Just ran across this problem, I'm wondering if any of you math and algorithm types have seen it addressed anywhere... There's a directed acyclical graph. Each node has two values: a duration (suppose integers) and a profit (which can be negative). The profit value changes over time. Is there a polynomial or near-linear algorithm for finding the most profitable path? (p.s. simpler version: suppose the profit always starts negative and increases linearly)
My situation is project scheduling, the graph is the project PERT chart, the duration is the number of days or weeks to complete a feature, profit = (gained revenue - development cost) for any particular feature, and the gained revenue is time-varying because later generally means less profit; missing some key date can make it catastrophic; sometimes there is no cash advantage to early.
The book SoftwareByNumbers describes a heuristic, but it seemed to me that maybe there could be an algorithm based on working backwards from the end date, using induction to add one earlier node at a time and always keeping score of the cost profile from each new starting node. If this worked, then the cost of adding a new node to the front would be O(projectLength) or O(edges) and the whole thing could be at worst O(projectLength*edges*nodes) or similar instead of factorial or exponential. Does this graph problem sound familiar to anyone?
Let me see if I understand this. You have (V,E) a directed acyclic graph. We have functions d(V,t) and p(V,t) which for a given value of t give a "duration" and "profit" for each vertex. Given a path v_0, v_1, v_2, v_3 ... v_n we compute t_0, t_1, t_2 ... t_n by setting t_0=0 and t_i to be the sum of the d(v_j,t_j) for j<i. Think of t_i as the time of arrival at vertex v_i. Then we have p_i = sum p(v_j,t_j), and you want a path that maximizes p_n.
Am I right in assuming that not every node has to be visited?
Consider the two opposing forces at work here: (1) a near-linear algorithm must be approximately local in its behavior (Thanks for that insight - that's new and useful news to me - AC) ; it can't go gallivanting around all over the entire DAG on each step.
Yet (2) in the absence of information about special patterns in the data, you have to consider that non-local paths may be the optimal ones, for instance, getting from A to X via path A-B-C-X versus path A-D-E-X, where B = 1, C = 100, D = 10, E = 1...when you only look ahead one segment, B wins over D, yet B-C is 101 total cost whereas D-E is only 11.
This is precisely what makes the hard problems hard: one must examine non-local information to find even good solutions, let alone optimal solutions.
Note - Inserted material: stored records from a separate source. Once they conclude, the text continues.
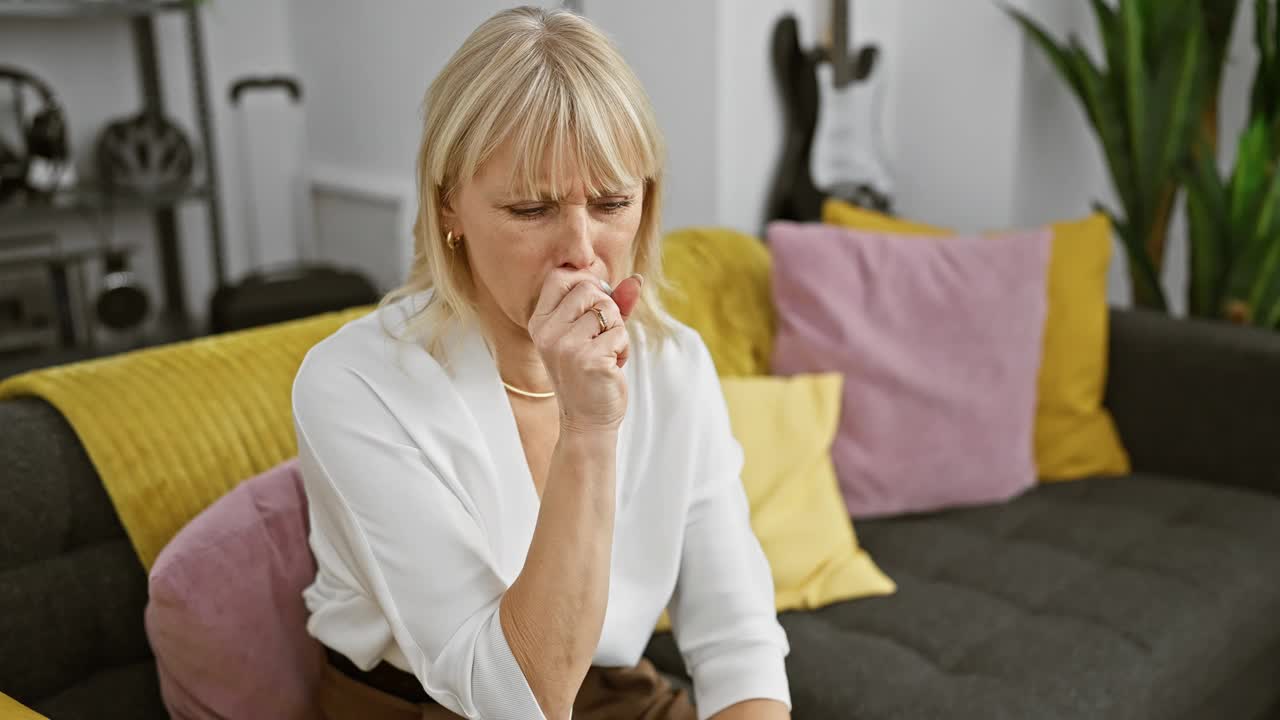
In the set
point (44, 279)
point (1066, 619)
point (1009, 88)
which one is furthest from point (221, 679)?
point (44, 279)

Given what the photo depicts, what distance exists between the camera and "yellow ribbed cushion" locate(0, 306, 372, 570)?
1.27 metres

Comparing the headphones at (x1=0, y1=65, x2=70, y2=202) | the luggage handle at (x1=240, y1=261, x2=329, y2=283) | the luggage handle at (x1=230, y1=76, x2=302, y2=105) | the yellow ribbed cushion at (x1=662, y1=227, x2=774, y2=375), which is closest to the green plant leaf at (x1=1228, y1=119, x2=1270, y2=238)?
the yellow ribbed cushion at (x1=662, y1=227, x2=774, y2=375)

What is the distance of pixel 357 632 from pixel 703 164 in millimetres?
1497

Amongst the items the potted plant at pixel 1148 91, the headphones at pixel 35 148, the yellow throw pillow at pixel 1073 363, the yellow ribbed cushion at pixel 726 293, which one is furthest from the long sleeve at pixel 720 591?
the headphones at pixel 35 148

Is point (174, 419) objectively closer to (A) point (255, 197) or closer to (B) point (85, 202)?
(B) point (85, 202)

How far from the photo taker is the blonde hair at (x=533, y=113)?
0.89 metres

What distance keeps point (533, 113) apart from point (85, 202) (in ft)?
9.85

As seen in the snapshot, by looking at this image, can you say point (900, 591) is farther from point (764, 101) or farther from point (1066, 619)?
point (764, 101)

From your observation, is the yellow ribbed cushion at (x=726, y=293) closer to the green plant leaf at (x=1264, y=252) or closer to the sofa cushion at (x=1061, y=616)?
the sofa cushion at (x=1061, y=616)

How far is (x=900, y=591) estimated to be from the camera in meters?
1.67

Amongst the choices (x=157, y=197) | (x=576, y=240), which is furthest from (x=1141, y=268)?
(x=157, y=197)

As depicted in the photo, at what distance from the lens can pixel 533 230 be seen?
0.90 meters

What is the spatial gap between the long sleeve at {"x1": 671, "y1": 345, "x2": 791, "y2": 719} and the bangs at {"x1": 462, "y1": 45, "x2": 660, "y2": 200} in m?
0.31

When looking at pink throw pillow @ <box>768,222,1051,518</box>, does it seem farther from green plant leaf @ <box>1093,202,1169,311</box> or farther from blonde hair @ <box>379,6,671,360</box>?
blonde hair @ <box>379,6,671,360</box>
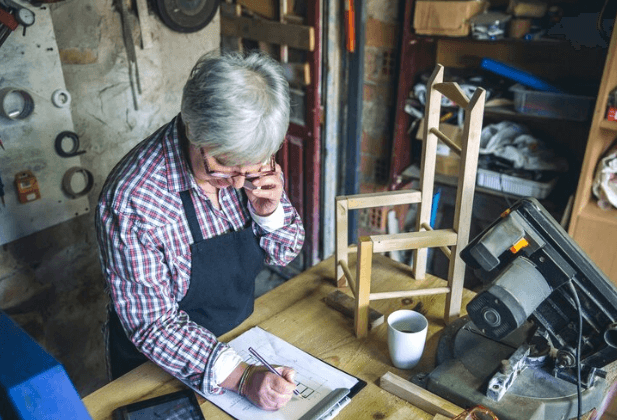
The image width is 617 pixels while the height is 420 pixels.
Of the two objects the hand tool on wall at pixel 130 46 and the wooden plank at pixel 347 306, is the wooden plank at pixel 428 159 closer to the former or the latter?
the wooden plank at pixel 347 306

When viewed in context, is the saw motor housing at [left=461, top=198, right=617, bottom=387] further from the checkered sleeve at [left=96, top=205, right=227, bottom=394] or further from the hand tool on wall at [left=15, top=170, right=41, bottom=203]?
the hand tool on wall at [left=15, top=170, right=41, bottom=203]

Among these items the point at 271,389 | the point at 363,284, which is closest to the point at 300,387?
the point at 271,389

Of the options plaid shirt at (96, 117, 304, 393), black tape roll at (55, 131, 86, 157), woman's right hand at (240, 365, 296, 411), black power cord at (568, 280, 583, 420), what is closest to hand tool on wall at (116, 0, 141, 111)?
black tape roll at (55, 131, 86, 157)

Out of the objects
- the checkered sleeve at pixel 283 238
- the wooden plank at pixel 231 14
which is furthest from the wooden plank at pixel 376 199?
the wooden plank at pixel 231 14

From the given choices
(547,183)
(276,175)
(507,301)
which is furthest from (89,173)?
(547,183)

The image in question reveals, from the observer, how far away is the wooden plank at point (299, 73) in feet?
9.28

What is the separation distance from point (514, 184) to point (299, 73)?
1.34 metres

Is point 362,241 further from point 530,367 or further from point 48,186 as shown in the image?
point 48,186

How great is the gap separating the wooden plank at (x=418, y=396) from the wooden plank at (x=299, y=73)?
206cm

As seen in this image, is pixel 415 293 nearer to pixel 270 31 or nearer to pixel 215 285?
pixel 215 285

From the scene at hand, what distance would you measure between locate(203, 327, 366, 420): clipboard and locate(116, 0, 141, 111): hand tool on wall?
4.99 feet

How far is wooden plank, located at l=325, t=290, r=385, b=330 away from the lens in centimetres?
135

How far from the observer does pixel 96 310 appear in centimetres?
245

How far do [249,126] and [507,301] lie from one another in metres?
0.64
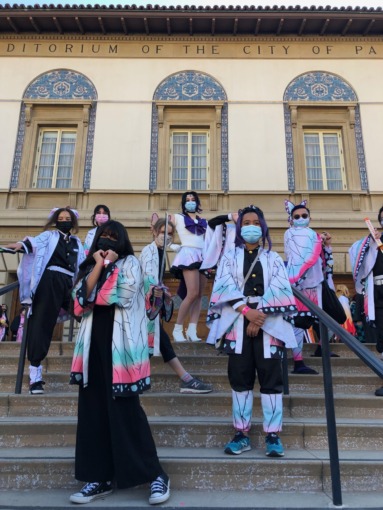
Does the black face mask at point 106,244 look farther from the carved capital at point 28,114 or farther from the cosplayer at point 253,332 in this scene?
the carved capital at point 28,114

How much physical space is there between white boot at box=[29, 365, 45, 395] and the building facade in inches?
262

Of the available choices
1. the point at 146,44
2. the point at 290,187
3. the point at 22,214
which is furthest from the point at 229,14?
the point at 22,214

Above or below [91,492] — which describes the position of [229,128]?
above

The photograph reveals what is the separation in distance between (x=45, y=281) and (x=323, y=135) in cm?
996

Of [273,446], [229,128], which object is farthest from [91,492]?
[229,128]

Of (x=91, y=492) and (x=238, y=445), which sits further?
(x=238, y=445)

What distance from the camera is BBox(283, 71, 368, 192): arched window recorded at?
1151cm

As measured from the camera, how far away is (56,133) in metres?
12.2

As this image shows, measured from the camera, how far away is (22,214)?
36.4ft

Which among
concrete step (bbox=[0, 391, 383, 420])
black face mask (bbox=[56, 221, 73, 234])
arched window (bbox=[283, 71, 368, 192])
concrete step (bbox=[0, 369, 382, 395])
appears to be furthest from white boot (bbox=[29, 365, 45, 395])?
arched window (bbox=[283, 71, 368, 192])

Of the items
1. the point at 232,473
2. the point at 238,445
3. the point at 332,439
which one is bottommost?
the point at 232,473

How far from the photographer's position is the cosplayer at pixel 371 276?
5.05 meters

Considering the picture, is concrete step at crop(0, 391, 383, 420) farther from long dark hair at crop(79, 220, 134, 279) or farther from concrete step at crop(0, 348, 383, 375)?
long dark hair at crop(79, 220, 134, 279)

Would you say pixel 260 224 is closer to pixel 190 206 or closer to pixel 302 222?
pixel 302 222
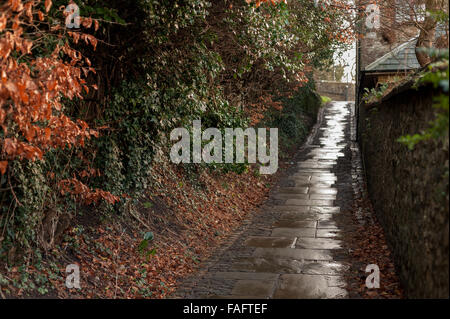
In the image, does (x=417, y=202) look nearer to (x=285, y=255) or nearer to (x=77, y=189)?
(x=285, y=255)

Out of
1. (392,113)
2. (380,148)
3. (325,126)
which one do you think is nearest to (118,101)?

And it gets all the worse when some segment costs can be negative relative to others, because then it's not even vaguely monotonic.
This also applies to every kind of statistical, learning, and search algorithm: the solution(s) with the desired degree of optimality must signal themselves non-locally by having a semi-monotonic gradient leading towards them, or else no algorithm can do better than exhaustive search/lucky guessing.
This gives fairly universal guidance in the probable cost of optimal or near-optimal algorithms.
Of course, your original hope is right once in a while: sometimes there is a clever algorithm that exploits a pattern in the problem that differentiates it from the inherently hard problems. So sure, never hurts to ask.
Also of course, I'm not the world's biggest expert in these things. Knuth might have a different take on it. :-) And then I'd learn something important. But on this one, I'd be astonished. -- DougMerritt
Thanks, Doug ... I spent an hour or so with it last night, and saw why near-linear algorithms won't work. The sample case that did it for me was considering a spike value in the middle of the graph, representing a demo for a conference, which basically has no value anywhere except at one point. Working with this example made it clear to me that there's no way to discover that spike by working backwards or, in fact, anything else other that brute discovery. This matches what you just wrote, above.
Can something be done if the problem is simplified, so revenue grows linearly after delivery (still using a negative number representing cost of development)? Even that would be useful. If that makes sense, the next idea might be to build some software to run the calculation dynamically on a PERT chart where the human locks one or more features into fixed places, announcing, if you will that those are the non-linear, non-movable nodes for the calculator to deal with.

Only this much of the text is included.